[Start of PASSAGE PROVIDED]

# Working Holiday Visa living abroad question about application



## JimJams (Jan 11, 2010)

Hi guys

I am filling in my application form for the Working Holiday Visa (Subclass 417), since I am 31 in under 2 weeks so think I should apply while I can!

Now one of the questions it asks is:
_In the last 5 years, have you visited, or lived, outside BRITAIN for more than 3 consecutive months (other than Australia)?_

But when you go to fill in the details it says:
_Visit to other countries
Give details of the visits to another country where the stay was for more than 3 consecutive months in the last 5 years (not including your usual country of residence or Australia). _

Now i have travelled outside of UK for 6 months in 2008 when i was backpacking around South East Asia, but I never stayed in any country for more than a few weeks. Probably would not be an issue to put these details in but in the final step it says I _"will be required to undergo a chest x-ray as part of this application."_

Again, not an issue but I think it is due to the fact I listed countries I had visited (India, Bangladesh, Thailand, Cambodia, Laos, Malaysia, Singapore)...

[End of PASSAGE PROVIDED]
[Start of ITEMS]

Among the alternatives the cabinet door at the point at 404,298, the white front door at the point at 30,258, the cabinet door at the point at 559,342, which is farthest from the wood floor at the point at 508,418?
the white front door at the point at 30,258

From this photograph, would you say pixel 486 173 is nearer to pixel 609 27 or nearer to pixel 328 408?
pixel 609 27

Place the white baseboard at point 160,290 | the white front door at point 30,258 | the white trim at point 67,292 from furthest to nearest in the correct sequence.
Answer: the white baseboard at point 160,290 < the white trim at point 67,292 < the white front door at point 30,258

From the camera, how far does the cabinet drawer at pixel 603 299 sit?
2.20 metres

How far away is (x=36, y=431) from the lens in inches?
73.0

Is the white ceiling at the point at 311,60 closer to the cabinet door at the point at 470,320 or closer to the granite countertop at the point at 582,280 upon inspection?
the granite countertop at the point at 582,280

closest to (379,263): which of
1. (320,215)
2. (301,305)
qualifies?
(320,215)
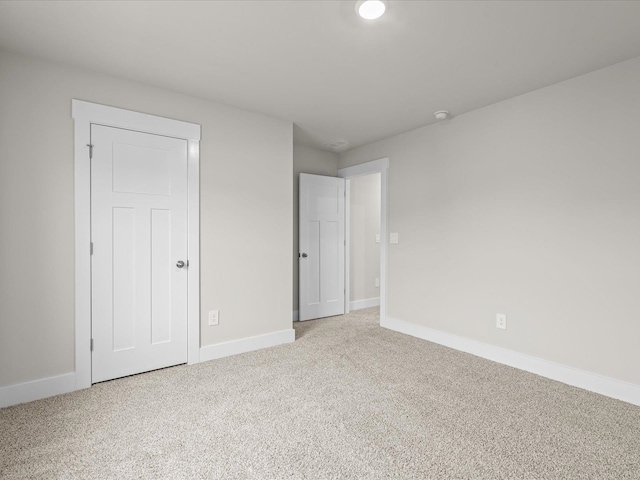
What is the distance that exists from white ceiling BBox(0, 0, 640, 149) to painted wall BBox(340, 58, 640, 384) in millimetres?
323

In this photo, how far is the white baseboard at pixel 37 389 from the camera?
2150 mm

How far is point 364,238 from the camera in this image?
17.1 feet

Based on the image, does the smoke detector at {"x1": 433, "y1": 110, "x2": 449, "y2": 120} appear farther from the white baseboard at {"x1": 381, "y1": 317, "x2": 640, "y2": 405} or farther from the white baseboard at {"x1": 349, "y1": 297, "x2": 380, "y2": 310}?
the white baseboard at {"x1": 349, "y1": 297, "x2": 380, "y2": 310}

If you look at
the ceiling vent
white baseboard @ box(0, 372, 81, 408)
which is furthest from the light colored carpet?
the ceiling vent

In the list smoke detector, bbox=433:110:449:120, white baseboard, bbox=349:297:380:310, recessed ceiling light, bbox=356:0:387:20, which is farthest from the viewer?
white baseboard, bbox=349:297:380:310

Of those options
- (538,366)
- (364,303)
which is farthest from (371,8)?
(364,303)

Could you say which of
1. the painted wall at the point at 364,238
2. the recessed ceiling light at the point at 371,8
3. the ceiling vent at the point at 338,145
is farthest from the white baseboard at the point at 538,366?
the recessed ceiling light at the point at 371,8

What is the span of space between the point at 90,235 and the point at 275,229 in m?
1.62

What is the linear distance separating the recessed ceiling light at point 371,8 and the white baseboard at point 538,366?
9.58 ft

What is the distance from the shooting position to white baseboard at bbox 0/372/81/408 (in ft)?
7.06

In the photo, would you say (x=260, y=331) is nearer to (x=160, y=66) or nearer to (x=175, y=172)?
(x=175, y=172)

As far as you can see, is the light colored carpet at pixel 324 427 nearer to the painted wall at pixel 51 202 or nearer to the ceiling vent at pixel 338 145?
the painted wall at pixel 51 202

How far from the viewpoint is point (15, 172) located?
2.19 meters

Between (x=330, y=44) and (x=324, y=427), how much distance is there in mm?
2440
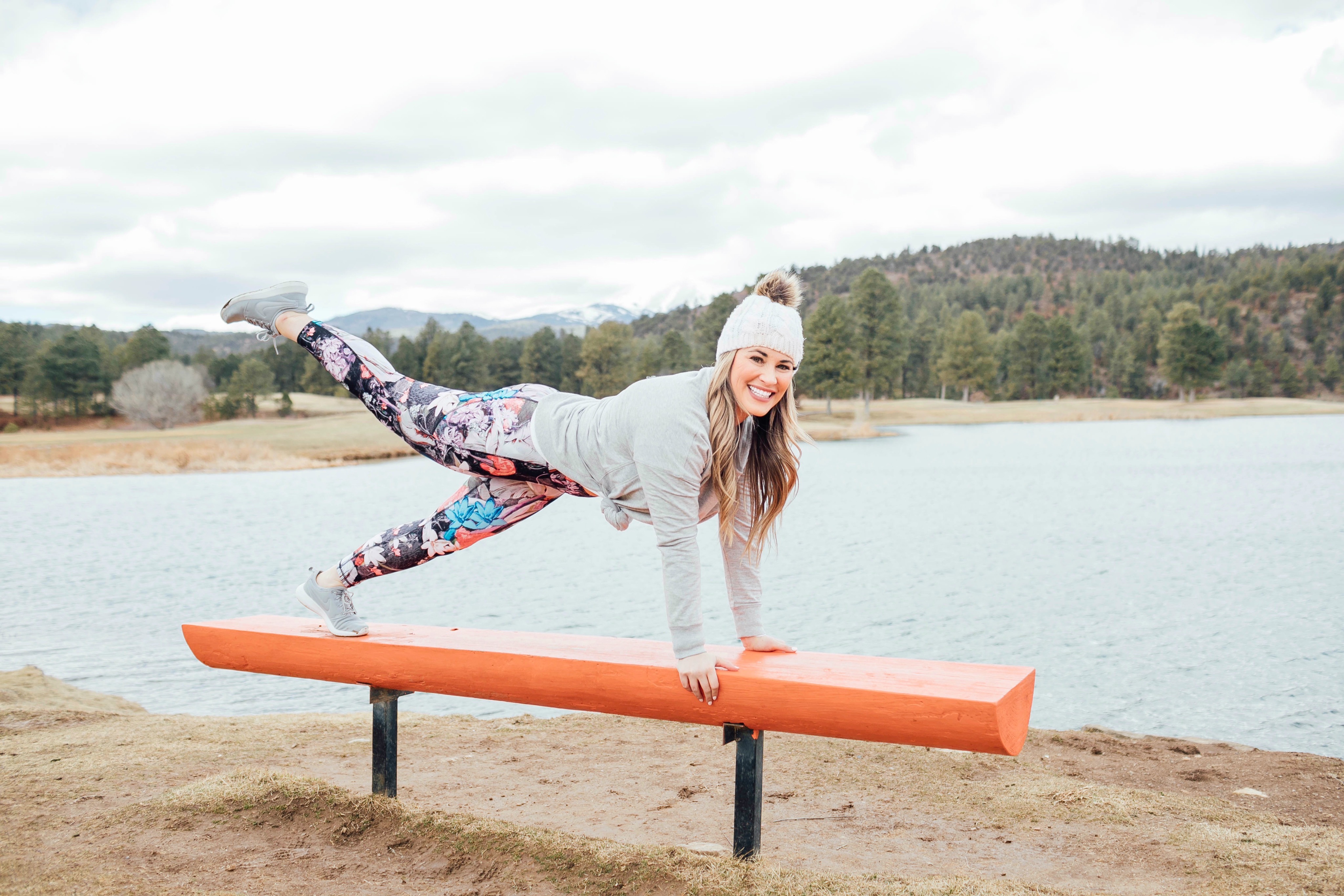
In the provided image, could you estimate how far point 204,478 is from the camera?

[End of ITEMS]

◆ EXERCISES TO COMPLETE:
1. In the visa forum post, what visa subclass number is the Working Holiday Visa?
2. List every country the visa forum post says the poster put down as visited.

◆ TASK-BY-TASK RESULTS:
1. Subclass 417.

2. India, Bangladesh, Thailand, Cambodia, Laos, Malaysia, Singapore